▶ [Source]:
"""
Generic masculine nouns and pronouns in English (das generische Maskulinum)von , veröffentlicht am 01.12.2020
A translation is greater than the sum of its parts. And a helpful generalization is this: what matters is not that individual words find individual renderings in the target language; what matters is that a translation reads as if it itself had been composed in the target language. Ideally, this generalization entails that, where the source language and the target language have identical devices, these devices should find their way into the target text, provided and to the extent that they have found their way into the source text. By “devices,” I mean, roughly speaking, rhetorical, stylistic, grammatical devices: metonymy should be translated with corresponding metonymy, syllogisms with corresponding syllogisms, grammatical moods with corresponding grammatical moods.
But sometimes it is necessary to break with this generalization in order to adhere to it. While both German and English have the generic masculine – das generische Maskulinum – one cannot simply use generic masculine nouns and pronouns in English. As a rule, one must forgo this grammatical device in order to ensure that the translation reads as if it itself had been composed in the target language. For translators, and their readers, cases involving the generic masculine should be reason to pause, to pose the question at the threshold: should one translate these nouns and pronouns with their generic masculine counterparts in English? In cases of exception, the answer is yes, if literal translation is indicated by the circumstances. As a rule, the answer is no, if generic masculine nouns and pronouns would contravene a generally accepted rule of English composition.
That rule is this: do not use masculine-specific nouns and pronouns when the noun or pronoun stands specifically either for a female person or for a person of indeterminate gender. In English, the generic masculine can be, and often is, perceived as biased language. And biased language distracts from the purpose of the writing, when it is not central to that writing. That’s what The Chicago Manual of Style says anyway. For this reason, careful writers avoid it when reasonable differences of opinion may arise, which will prove unhelpful to the writing at hand.
As for nouns, one should use gender-neutral nouns. Where the noun itself is not gender-neutral such as “attorney,” “translator,” “employee,” one should use a gender-neutral version of the noun – not “chairman,” but “chairperson”; not “policeman,” but “police officer”; not “fireman,” but “firefighter.” As for pronouns, one should avoid masculine-specific pronouns, when the noun is not masculine-specific:
Some personal pronouns have special uses. […] He, him, and his have traditionally been used as pronouns of indeterminate gender equally applicable to a male or female person […]. Because these pronouns are also masculine-specific, they have long been regarded as sexist when used generically, and their indeterminate-gender use is declining.
"""
▶ [Problem]:
Which style guide does the text on generic masculine nouns and pronouns cite on biased language?

▶ [Collected data]:
"""
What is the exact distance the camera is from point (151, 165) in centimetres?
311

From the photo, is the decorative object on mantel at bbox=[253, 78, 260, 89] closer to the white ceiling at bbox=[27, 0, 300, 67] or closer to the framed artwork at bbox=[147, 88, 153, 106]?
"""
▶ [Result for this exercise]:
The Chicago Manual of Style.